Add yet another.
Logano this season joined Kyle Busch as the only active NASCAR drivers with multiple Cup series titles, adding to the first Cup championship he won in 2018. Being the only active driver with three Cup titles would be even sweeter.
“That’s where my head is at right is, ‘Let’s go get another one,’” Logano said Thursday before he was feted at NASCAR’s annual awards ceremony.
“It is something special though for sure. Winning championships is hard in professional sports, right? This is so hard to come by, and so hard to do, and everything has to come together at the right time,” he continued. “It’s not just the driver, but it’s the team, the cars. Everything has to be clicking at the right time to be able to do it.”
Logano, at 32, was already the oldest of the four drivers in the championship finale. Credit— or blame — the new Next Gen car for evening out competition to where the Cup Series had 19 different winners, with five first-timers and two drivers making their first appearance in the championship race.
Logano won his second NASCAR championship by finishing first in a winner-take-all finale at Phoenix Raceway, giving Team Penske both the Cup and IndyCar titles in the same season for the first time in 31 tries.
Roger Penske, owner of Logano’s No. 22 Ford, knows how hungry Logano is to win a third title. He’s part of a roster that includes Ryan Blaney and Austin Cindric, who both made the playoffs with Team Penske, and Harrison Burton in an affiliate Wood Brothers Racing car.

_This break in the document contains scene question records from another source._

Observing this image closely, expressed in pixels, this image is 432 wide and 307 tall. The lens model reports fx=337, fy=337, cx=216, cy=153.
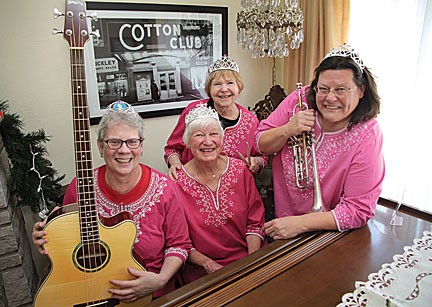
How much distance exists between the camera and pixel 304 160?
4.94 ft

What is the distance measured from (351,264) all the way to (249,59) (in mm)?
2268

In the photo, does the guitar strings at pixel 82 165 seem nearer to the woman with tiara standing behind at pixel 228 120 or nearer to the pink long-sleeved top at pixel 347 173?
the woman with tiara standing behind at pixel 228 120

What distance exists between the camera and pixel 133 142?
4.60 feet

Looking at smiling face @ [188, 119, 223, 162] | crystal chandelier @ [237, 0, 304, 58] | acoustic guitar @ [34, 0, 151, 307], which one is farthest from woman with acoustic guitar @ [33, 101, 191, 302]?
crystal chandelier @ [237, 0, 304, 58]

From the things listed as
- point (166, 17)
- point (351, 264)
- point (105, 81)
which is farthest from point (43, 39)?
point (351, 264)

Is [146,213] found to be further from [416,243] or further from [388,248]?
[416,243]

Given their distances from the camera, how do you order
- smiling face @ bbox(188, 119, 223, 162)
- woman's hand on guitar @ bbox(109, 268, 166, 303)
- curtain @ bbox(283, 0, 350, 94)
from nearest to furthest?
woman's hand on guitar @ bbox(109, 268, 166, 303)
smiling face @ bbox(188, 119, 223, 162)
curtain @ bbox(283, 0, 350, 94)

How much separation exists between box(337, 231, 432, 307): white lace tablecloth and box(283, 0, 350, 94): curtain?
5.88ft

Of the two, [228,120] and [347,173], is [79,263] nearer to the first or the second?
[347,173]

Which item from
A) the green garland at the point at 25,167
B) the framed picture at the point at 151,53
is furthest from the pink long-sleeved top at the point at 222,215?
the framed picture at the point at 151,53

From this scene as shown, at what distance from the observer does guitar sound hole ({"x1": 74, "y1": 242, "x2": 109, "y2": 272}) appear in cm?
123

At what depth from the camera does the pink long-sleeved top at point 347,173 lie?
4.41 ft

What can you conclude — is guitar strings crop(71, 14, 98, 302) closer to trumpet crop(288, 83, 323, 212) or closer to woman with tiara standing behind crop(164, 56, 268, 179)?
woman with tiara standing behind crop(164, 56, 268, 179)

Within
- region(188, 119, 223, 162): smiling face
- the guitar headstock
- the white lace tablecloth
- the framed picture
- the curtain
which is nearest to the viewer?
the white lace tablecloth
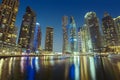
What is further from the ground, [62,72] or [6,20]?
[6,20]

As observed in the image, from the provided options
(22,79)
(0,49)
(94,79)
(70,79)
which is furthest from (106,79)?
(0,49)

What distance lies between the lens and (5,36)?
180500 millimetres

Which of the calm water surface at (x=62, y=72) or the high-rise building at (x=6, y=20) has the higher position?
the high-rise building at (x=6, y=20)

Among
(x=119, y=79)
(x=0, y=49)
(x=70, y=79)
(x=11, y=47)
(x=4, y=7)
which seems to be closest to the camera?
(x=119, y=79)

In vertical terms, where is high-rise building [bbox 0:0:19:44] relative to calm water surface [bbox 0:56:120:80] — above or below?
above

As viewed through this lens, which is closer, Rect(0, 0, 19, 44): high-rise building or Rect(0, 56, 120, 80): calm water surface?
Rect(0, 56, 120, 80): calm water surface

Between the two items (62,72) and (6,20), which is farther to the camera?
(6,20)

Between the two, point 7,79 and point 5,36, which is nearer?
point 7,79

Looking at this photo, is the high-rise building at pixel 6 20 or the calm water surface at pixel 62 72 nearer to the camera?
the calm water surface at pixel 62 72

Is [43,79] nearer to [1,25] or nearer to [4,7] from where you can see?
[1,25]

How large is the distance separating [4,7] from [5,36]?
42.8 meters

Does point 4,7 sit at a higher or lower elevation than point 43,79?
higher

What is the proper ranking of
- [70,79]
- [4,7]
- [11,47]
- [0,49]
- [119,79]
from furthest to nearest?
[4,7] < [11,47] < [0,49] < [70,79] < [119,79]

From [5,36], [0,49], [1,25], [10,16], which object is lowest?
[0,49]
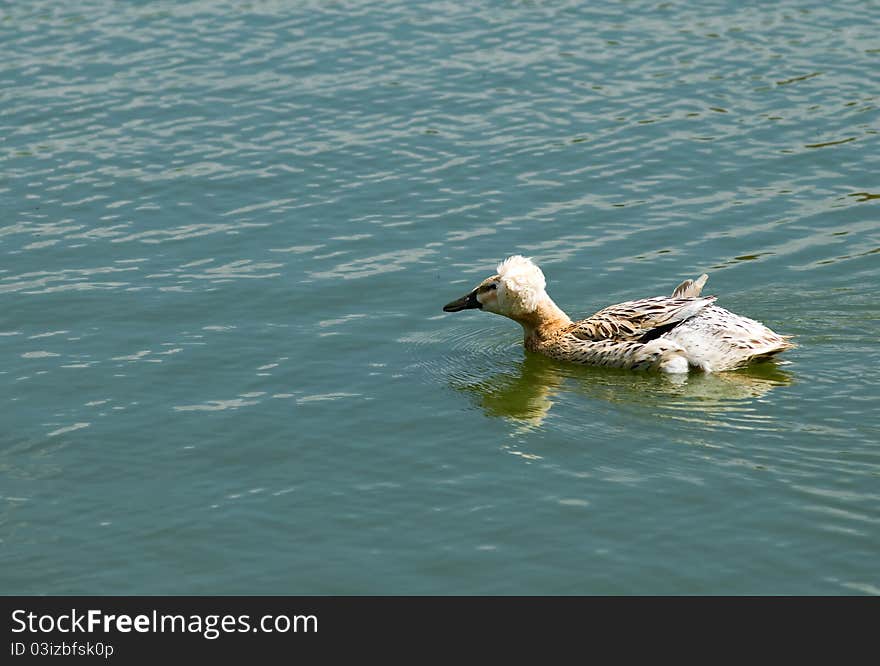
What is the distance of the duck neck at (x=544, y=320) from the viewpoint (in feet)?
45.0

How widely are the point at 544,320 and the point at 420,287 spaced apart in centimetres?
176

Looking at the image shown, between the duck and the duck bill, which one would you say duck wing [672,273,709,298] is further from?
the duck bill

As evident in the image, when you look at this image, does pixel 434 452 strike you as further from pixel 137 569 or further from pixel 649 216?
pixel 649 216

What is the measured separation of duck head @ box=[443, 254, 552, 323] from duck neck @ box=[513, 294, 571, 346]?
1 cm

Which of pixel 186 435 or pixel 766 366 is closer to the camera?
pixel 186 435

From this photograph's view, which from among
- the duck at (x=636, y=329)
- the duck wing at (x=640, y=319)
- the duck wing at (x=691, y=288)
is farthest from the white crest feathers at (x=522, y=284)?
the duck wing at (x=691, y=288)

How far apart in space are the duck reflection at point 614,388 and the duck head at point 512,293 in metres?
0.60

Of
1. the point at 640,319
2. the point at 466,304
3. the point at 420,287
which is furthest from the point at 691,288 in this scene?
the point at 420,287

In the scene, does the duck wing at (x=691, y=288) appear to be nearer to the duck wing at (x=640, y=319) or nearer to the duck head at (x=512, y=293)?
the duck wing at (x=640, y=319)

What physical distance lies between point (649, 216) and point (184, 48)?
9806mm

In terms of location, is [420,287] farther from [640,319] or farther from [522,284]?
[640,319]

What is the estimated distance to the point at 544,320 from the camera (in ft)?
45.1

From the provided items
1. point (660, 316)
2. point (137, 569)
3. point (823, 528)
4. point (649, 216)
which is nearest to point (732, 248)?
point (649, 216)

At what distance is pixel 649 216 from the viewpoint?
1642 cm
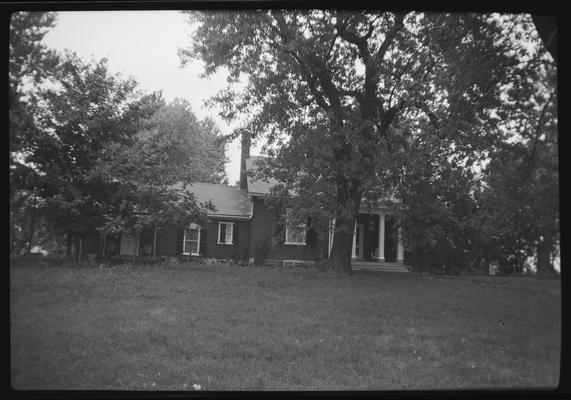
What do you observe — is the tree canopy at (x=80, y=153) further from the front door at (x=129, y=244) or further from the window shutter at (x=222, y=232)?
the window shutter at (x=222, y=232)

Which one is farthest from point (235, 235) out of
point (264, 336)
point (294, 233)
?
point (264, 336)

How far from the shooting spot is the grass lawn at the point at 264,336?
11.2 feet

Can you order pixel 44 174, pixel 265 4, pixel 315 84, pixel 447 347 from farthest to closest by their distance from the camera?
pixel 315 84, pixel 44 174, pixel 447 347, pixel 265 4

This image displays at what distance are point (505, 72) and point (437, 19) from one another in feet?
3.05

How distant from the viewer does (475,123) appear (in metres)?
5.36

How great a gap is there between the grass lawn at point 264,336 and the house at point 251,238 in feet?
5.34

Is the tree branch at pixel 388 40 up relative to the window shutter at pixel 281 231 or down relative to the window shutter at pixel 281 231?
up

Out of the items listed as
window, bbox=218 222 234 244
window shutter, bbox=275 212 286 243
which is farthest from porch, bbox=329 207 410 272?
window, bbox=218 222 234 244

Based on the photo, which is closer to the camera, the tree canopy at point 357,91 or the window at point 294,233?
the tree canopy at point 357,91

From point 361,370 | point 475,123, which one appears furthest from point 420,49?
point 361,370

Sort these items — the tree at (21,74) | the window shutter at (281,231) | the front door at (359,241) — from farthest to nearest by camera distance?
the front door at (359,241) → the window shutter at (281,231) → the tree at (21,74)

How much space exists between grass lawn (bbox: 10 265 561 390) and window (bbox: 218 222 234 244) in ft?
26.5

“We’ve got the same team, so we should,” Penske said. “We should be able to compete now. A lot of great talent out there today. New talent, young talent. Teams and the cars brought us closer together. But I think we’re someone you’re going to have to beat in ’23.”
The immediate celebration of his second Cup championship was a bit muted for Logano with the death of Joe Gibbs Racing vice chairman Coy Gibbs hours before that season finale. Logano started his career at JGR, where he spent four Cup seasons.
Coming to the NASCAR awards in Nashville allowed Logano time and space to really enjoy his latest championship.
He posed with the trophy on a bridge over the Cumberland River and suggested a visit to the NFL’s Tennessee Titans, where Logano visited with two-time rushing champ Derrick Henry and swapped his helmet for a No. 22 Henry jersey. He also got to spend time on the team’s practice field.
Logano said he loves picking up tips and ideas on how other people at the top of their sports work to stay there because he’s learned that nobody, even in the same sport, sees or approaches things the same way.
“So it’s good to learn all that for sure,” Logano said.
Logano also knows he’s among one of NASCAR’s older current drivers and wants to embrace being more of a leader and help grow the sport. He’s still young enough to relate to all the young drivers coming into NASCAR, yet old enough to remember what it was like over a decade ago.
“I feel like that’s a huge responsibility for all of us as an industry to care about the next generation of our sport,” Logano said.
Kevin Harvick, the 2014 Cup champion, said Logano doesn’t give himself enough credit for being a leader in the sport already.
“He has a voice that he uses and participates in a lot of the activities and things that it takes to help us progress forward,” said Harvick, the 2014 champion who once feuded with Logano. “It’s been an interesting year to understand where everything is at, and I’m guilty of it as well and not participating in doing the things that we need to do.”
As Logano prepares to chase his third championship, Busch wore his two big championship rings because the NASCAR awards offer a perfect opportunity to flaunt what he’s earned. Busch pointed out he can’t wear them when he’s getting into a race car.
“I might as well wear (them) when we come to the functions in which you can show people what they’re going after anyway,” Busch said.
Busch already has cleared out his gear from Joe Gibbs Racing after 15 years as he switches to Richard Childress Racing for the upcoming season. He admitted showing off the spoils of victory might offer motivation that works against him in the future.
“You know we’d love to get more,” Busch said.